_Work required_
Update the part of the material that opens with the line containing "What is the physical distance separating the" and runs through the end, replacing "rocky hillside" with "stony slope" and leaving everything else unchanged.

_Exercise material_

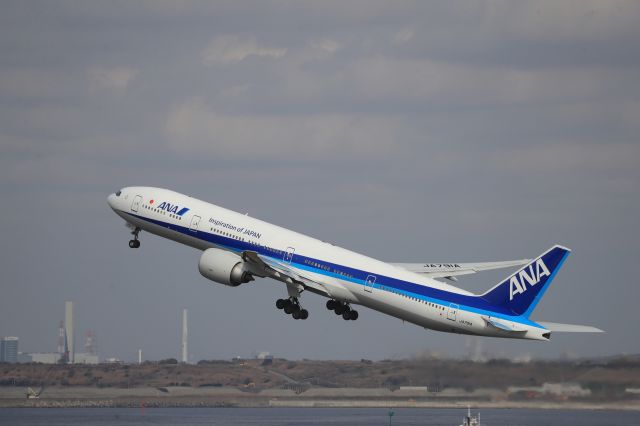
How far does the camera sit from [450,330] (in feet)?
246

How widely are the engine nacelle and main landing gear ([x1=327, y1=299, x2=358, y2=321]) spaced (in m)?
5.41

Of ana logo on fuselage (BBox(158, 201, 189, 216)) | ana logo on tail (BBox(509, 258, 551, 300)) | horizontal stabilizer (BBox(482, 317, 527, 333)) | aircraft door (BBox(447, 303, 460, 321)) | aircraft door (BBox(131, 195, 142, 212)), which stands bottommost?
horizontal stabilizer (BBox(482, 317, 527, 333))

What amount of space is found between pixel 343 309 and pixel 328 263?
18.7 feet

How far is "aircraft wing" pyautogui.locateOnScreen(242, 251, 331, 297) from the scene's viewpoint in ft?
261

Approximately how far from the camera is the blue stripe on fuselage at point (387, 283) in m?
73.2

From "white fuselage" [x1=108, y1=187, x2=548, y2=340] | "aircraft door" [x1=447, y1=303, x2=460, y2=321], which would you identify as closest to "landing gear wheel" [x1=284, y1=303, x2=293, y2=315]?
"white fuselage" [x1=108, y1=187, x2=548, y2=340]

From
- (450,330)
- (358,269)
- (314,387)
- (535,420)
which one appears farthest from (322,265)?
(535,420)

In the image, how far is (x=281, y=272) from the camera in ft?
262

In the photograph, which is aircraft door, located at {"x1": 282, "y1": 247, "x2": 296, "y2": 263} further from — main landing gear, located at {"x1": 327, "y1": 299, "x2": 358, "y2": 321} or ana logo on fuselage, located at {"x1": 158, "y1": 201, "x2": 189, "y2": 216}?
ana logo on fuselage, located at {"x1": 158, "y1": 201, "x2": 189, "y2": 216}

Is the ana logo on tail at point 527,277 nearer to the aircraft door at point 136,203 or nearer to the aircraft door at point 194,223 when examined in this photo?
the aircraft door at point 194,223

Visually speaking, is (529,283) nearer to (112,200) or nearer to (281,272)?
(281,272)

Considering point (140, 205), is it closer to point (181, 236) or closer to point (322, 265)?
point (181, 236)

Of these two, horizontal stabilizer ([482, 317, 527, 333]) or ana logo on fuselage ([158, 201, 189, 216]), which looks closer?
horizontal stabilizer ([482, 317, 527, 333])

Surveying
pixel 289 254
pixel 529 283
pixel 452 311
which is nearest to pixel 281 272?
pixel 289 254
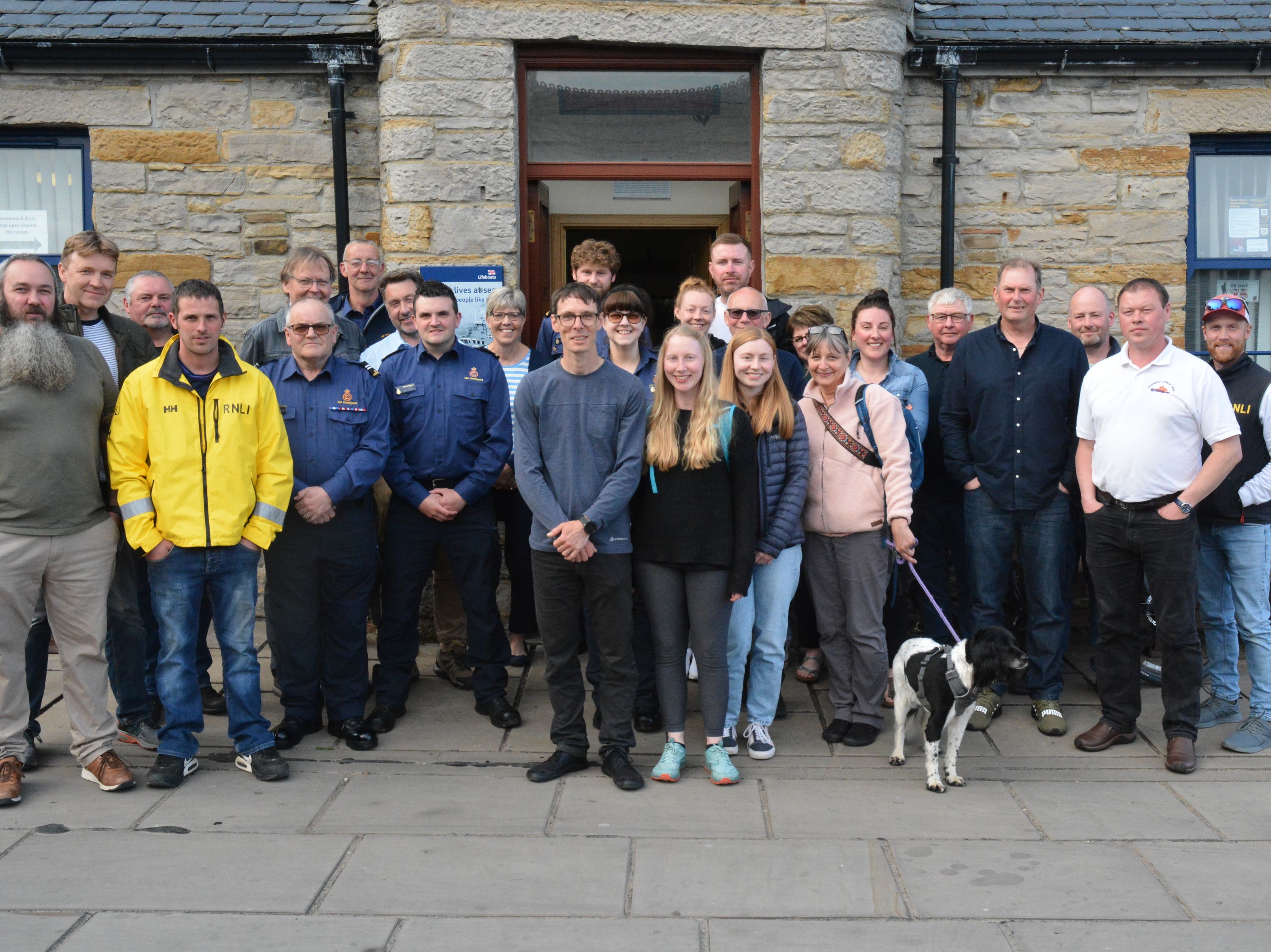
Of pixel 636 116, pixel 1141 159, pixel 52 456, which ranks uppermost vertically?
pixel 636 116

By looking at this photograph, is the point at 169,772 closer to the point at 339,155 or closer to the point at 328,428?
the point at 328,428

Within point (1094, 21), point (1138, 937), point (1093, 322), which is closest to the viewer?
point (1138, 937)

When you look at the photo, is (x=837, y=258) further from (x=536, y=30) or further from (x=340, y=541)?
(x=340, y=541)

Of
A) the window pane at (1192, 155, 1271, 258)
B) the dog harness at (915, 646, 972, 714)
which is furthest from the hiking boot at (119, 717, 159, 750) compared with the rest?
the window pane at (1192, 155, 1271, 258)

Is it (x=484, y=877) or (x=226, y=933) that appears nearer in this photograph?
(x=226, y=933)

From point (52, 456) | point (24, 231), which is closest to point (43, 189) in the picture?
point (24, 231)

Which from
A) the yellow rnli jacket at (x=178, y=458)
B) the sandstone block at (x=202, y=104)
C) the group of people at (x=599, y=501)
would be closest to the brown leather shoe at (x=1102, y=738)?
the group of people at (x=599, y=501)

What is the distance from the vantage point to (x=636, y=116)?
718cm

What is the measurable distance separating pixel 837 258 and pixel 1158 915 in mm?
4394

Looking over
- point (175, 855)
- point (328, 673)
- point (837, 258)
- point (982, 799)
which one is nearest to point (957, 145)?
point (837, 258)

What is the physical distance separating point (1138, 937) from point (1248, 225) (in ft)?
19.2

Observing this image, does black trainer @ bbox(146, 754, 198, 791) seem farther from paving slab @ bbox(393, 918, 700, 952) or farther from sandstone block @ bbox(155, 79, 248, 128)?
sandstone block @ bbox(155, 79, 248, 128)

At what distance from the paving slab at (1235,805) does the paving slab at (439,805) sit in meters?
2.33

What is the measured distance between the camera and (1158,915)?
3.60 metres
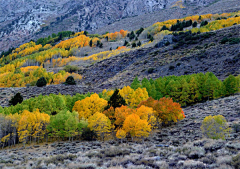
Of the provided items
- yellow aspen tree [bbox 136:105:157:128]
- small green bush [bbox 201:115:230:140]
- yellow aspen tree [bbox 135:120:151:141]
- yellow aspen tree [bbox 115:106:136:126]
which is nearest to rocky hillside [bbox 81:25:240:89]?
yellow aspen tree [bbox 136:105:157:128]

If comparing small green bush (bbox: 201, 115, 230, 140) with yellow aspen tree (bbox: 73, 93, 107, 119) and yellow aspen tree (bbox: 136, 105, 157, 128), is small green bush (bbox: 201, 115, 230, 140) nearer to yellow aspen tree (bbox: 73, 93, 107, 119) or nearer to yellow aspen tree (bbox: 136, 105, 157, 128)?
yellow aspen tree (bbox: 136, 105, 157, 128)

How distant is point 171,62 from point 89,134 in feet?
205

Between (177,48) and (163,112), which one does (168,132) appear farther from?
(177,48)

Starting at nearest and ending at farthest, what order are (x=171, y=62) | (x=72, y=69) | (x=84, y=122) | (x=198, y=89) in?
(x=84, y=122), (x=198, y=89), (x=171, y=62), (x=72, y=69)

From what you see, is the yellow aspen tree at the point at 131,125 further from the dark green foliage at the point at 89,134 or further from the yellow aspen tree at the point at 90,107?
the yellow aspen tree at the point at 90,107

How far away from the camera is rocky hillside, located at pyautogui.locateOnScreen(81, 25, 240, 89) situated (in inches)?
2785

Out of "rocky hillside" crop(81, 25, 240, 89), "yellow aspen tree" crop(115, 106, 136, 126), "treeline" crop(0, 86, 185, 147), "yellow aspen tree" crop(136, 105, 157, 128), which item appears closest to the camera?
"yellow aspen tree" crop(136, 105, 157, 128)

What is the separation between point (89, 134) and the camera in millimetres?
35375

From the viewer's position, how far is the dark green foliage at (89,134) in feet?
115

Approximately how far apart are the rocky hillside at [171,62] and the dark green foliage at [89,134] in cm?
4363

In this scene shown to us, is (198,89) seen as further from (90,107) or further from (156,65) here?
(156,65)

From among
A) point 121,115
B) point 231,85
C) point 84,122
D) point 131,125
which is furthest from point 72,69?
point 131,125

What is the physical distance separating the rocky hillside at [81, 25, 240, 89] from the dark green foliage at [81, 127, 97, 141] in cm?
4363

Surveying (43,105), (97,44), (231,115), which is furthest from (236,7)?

_Correct response_
What is the physical distance separating the stony slope at [81, 25, 240, 89] from the dark green foliage at [81, 127, 97, 141] in cm?
4363

Surveying (43,105), (97,44), (231,115), which is furthest from (236,7)?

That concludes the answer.